The data submitted in the NDA support the use of sofosbuvir and ribavirin (RBV) as an all-oral therapy for patients with genotype 2 and 3 HCV infection, and for sofosbuvir in combination with RBV and pegylated interferon (peg-IFN) for treatment-naïve patients with genotype 1, 4, 5 and 6 HCV infection.
Chronic HCV infection is the leading cause of liver cancer and liver transplantation in the US. Treatment for HCV currently includes 24-to-48 weeks of therapy with peg-IFN, which has to be injected and is associated with significant side effects, leaving some patients unable to complete therapy. If approved, sofosbuvir would shorten HCV therapy to 12-to-16 weeks, and depending on the genotype, would either eliminate or reduce the duration of peg-IFN injections.

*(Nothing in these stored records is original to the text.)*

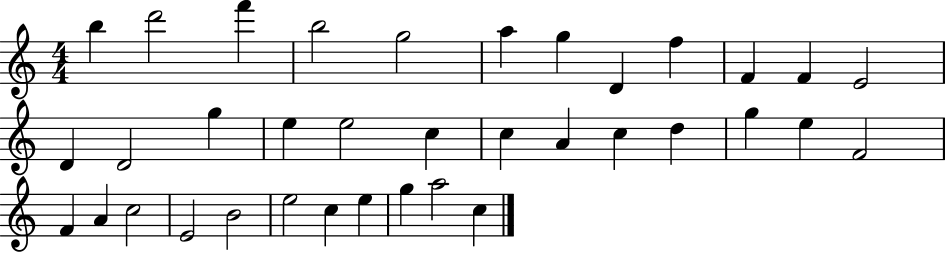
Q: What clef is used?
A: treble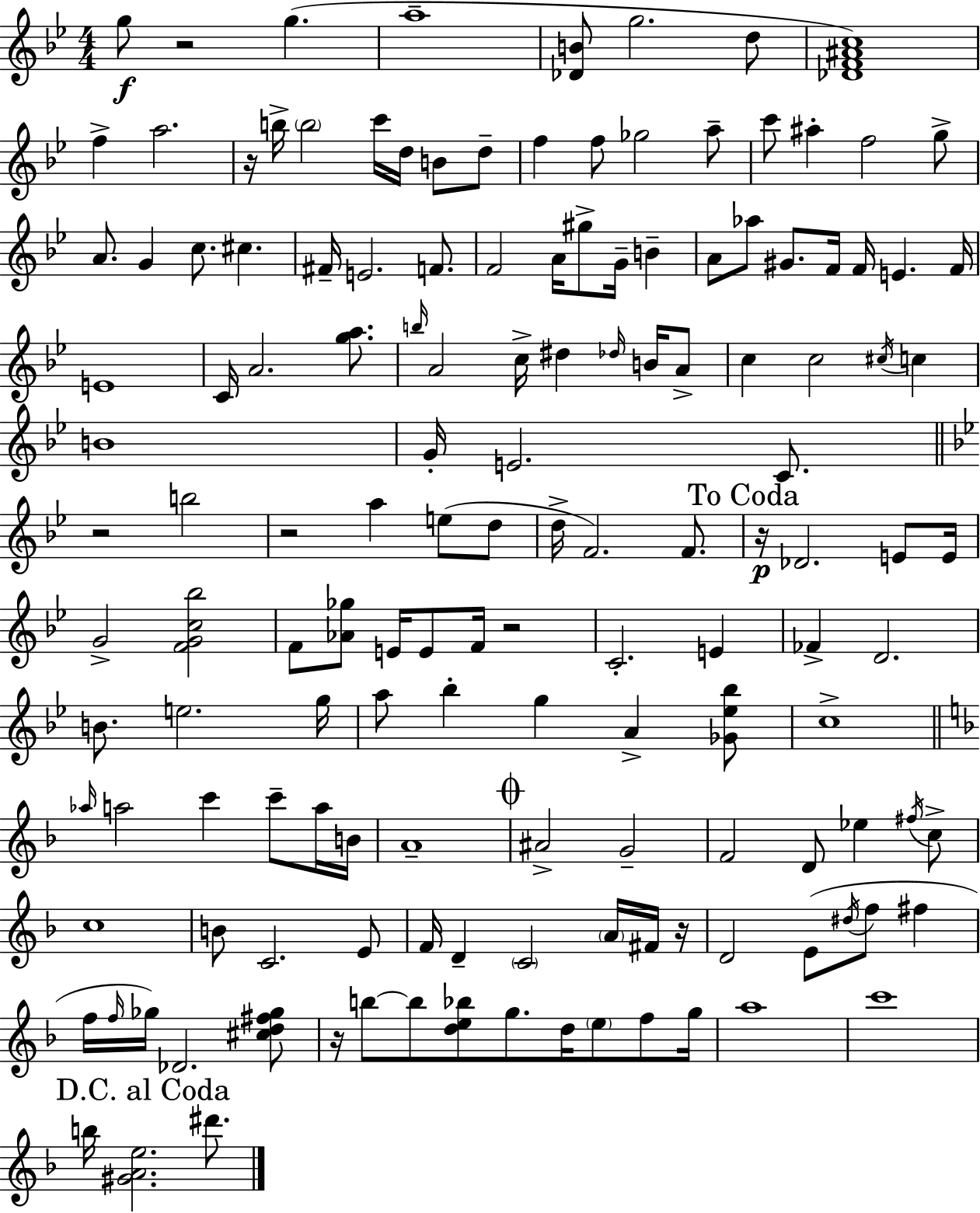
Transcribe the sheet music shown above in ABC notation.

X:1
T:Untitled
M:4/4
L:1/4
K:Bb
g/2 z2 g a4 [_DB]/2 g2 d/2 [_DF^Ac]4 f a2 z/4 b/4 b2 c'/4 d/4 B/2 d/2 f f/2 _g2 a/2 c'/2 ^a f2 g/2 A/2 G c/2 ^c ^F/4 E2 F/2 F2 A/4 ^g/2 G/4 B A/2 _a/2 ^G/2 F/4 F/4 E F/4 E4 C/4 A2 [ga]/2 b/4 A2 c/4 ^d _d/4 B/4 A/2 c c2 ^c/4 c B4 G/4 E2 C/2 z2 b2 z2 a e/2 d/2 d/4 F2 F/2 z/4 _D2 E/2 E/4 G2 [FGc_b]2 F/2 [_A_g]/2 E/4 E/2 F/4 z2 C2 E _F D2 B/2 e2 g/4 a/2 _b g A [_G_e_b]/2 c4 _a/4 a2 c' c'/2 a/4 B/4 A4 ^A2 G2 F2 D/2 _e ^f/4 c/2 c4 B/2 C2 E/2 F/4 D C2 A/4 ^F/4 z/4 D2 E/2 ^d/4 f/2 ^f f/4 f/4 _g/4 _D2 [^cd^f_g]/2 z/4 b/2 b/2 [de_b]/2 g/2 d/4 e/2 f/2 g/4 a4 c'4 b/4 [^GAe]2 ^d'/2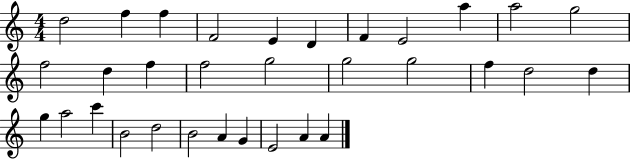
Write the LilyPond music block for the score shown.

{
  \clef treble
  \numericTimeSignature
  \time 4/4
  \key c \major
  d''2 f''4 f''4 | f'2 e'4 d'4 | f'4 e'2 a''4 | a''2 g''2 | \break f''2 d''4 f''4 | f''2 g''2 | g''2 g''2 | f''4 d''2 d''4 | \break g''4 a''2 c'''4 | b'2 d''2 | b'2 a'4 g'4 | e'2 a'4 a'4 | \break \bar "|."
}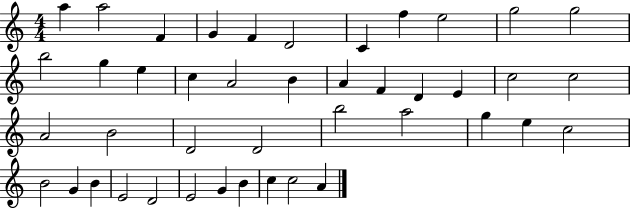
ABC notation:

X:1
T:Untitled
M:4/4
L:1/4
K:C
a a2 F G F D2 C f e2 g2 g2 b2 g e c A2 B A F D E c2 c2 A2 B2 D2 D2 b2 a2 g e c2 B2 G B E2 D2 E2 G B c c2 A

Dr John C Martin, chairman and CEO, Gilead Sciences, said that, "Current therapies are not suitable for large numbers of patients with HCV infection, and are challenging to take and tolerate. Sofosbuvir's antiviral potency, safety profile and once-daily administration have the potential to improve cure rates by simplifying and shortening therapy for patients with this disease."
Gilead plans to file for regulatory approval of sofosbuvir in other geographies, including the European Union, in the second quarter of 2013.